No es nada extraordinario en el fondo, si se considera que
la bebida entre los más jóvenes es un fin en sí mismo. No beben, como los
adultos, para divertirse mejor, sino que la diversión consiste simplemente en
embriagarse. Se buscan los efectos de la droga directamente, y cuanto antes
mejor. Pero el alcohol absorbido deprisa apenas permite unos minutos de euforia
consciente, conduciendo a un estado de semiestupidez y abotargamiento en el que
lo único positivo es su efecto anestesiante. Se bebe para olvidar, siempre se
ha dicho, y habría que preguntarse si es que los adolescentes necesitan olvidar
algo o buscan la idiocia intencionadamente como un estado deseable.
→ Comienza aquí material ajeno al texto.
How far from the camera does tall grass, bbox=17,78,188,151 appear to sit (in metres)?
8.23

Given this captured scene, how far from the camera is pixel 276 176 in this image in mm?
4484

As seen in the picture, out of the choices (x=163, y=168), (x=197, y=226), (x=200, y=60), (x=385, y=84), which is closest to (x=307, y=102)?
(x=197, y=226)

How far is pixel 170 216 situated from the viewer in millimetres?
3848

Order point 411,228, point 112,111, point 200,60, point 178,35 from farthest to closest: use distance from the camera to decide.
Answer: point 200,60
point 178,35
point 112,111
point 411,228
Tampoco sería
nada extraño en estos tiempos que corren, tan carentes de valores, tan
desilusionantes y vacíos de metas, en
los que la lucidez es más una condena que una virtud.
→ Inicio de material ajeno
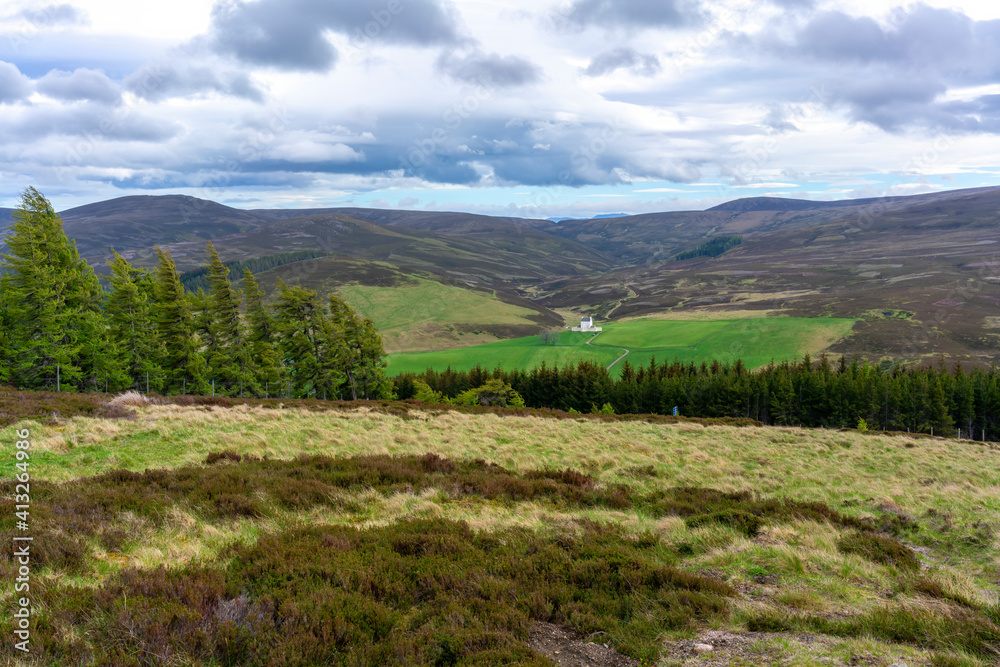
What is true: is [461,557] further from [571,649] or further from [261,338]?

Pero al margen del lamentable fenómeno, qué pena de licores
condenados a un consumo sin paladar. ¿Qué diría un sensible gourmet? ¿Para qué
se han elaborado esos whiskies o vodkas finamente destilados y criados durante
años, si van a terminar en cavidades tan poco agradecidas? Bastaría utilizar el
alcohol de farmacia un poco diluido para conseguir el efecto deseado a un
precio mínimo. ¿Que escuece?... Justo castigo a tamaña torpeza.
Curiosa práctica para realizarla en grupo, en discotecas y
festivales de música. De popularizarse, pronto presenciaremos los botellones
tampax, que amenazan con dejar el campo de batalla sembrado de tampones, además
de los tradicionales envases desechables y botellas vacías. Los vecinos que
antes se quejaban con frases como “¡qué asco de botellón, que se lo metan por
donde les quepa!, van a contemplar horrorizados que ya lo están haciendo.